Unfortunately, policy moves slowly, while the market moves fast. Affordable housing programs, including the Low Income Housing Tax Credit, struggle to keep pace with escalating land prices. Existing guidelines don’t always prevent affordable developments from being sited near heavy industrial uses, nor do they adequately account for the long-term impacts of nearby data centers. The result is a patchwork approach that risks prioritizing short-term economic headlines over long-term community stability.

The bigger question

None of this is an argument against AI or technology. Texas’s emergence as a data center powerhouse is, in many ways, a success story. Investment is flowing, and infrastructure is expanding. The state is positioning itself at the center of a transformative global industry. But growth without guardrails has consequences. The question Texas now faces is not whether to embrace AI. It already has.

The big question is whether the state can manage all this growth without sacrificing its defining promise: that a middle-class family can still afford a home. When land once meant for neighborhoods is absorbed by server farms, when water meant for people cools machines, and when housing policy trails behind industrial expansion—the imbalance becomes hard to ignore. Or, as Texans might put it: you can ride a good horse hard, but not forever.

What comes next?

A more balanced approach is possible. Thoughtful land-use planning, clearer reporting on water and energy use, stronger protections for residential development, and incentives for mixed-use infrastructure could allow Texas to lead in AI without sacrificing its housing foundation. That will require coordination among state leaders, local governments, developers, and communities, as well as a willingness to ask hard questions before the next land deal vanishes overnight. Texas has always believed in building for the future. The challenge now is ensuring that the future still has room for families, not just machines.

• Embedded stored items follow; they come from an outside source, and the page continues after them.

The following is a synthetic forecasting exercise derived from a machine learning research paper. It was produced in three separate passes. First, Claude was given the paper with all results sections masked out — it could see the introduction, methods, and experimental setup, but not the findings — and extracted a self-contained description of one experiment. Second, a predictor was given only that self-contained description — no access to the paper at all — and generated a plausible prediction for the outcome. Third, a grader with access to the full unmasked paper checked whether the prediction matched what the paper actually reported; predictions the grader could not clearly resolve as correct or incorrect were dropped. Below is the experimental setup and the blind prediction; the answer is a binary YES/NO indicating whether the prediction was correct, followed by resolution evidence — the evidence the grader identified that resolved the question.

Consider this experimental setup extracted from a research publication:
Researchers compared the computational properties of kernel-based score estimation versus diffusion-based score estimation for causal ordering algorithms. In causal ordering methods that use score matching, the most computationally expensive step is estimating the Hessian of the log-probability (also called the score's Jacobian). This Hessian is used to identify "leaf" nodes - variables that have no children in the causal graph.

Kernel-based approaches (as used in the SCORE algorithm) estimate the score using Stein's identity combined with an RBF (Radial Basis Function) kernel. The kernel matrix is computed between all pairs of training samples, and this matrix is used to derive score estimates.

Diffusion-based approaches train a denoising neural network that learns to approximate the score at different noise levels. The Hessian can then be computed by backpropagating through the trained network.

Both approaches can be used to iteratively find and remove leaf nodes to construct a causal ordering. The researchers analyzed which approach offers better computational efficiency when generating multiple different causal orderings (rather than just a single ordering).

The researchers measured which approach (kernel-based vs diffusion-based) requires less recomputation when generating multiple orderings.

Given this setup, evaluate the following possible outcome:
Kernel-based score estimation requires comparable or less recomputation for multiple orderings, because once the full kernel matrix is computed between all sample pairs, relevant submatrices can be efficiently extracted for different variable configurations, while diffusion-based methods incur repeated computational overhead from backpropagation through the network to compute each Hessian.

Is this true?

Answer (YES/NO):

Data centers drink water like a small Texas town.
A hyperscale data center can use ~550,000 gallons of water per day, about what 30,000 to 50,000 people use in their daily lives. And they burn electricity like there’s no tomorrow.
These places pull 50 to 150 megawatts, sometimes more.
A 100 MW data center consumes as much power as 70,000 to 80,000 homes annually.

Bottom line

A giant data warehouse costs more than a billion bucks, drinks like a town, and powers itself like a city. That’s not a server room. That’s an industrial-sized beast. It’s no longer a question of if. It’s happening. And I know a few guys who might just become billionaires selling off thousands of acres to data centers. Land that was originally earmarked for housing.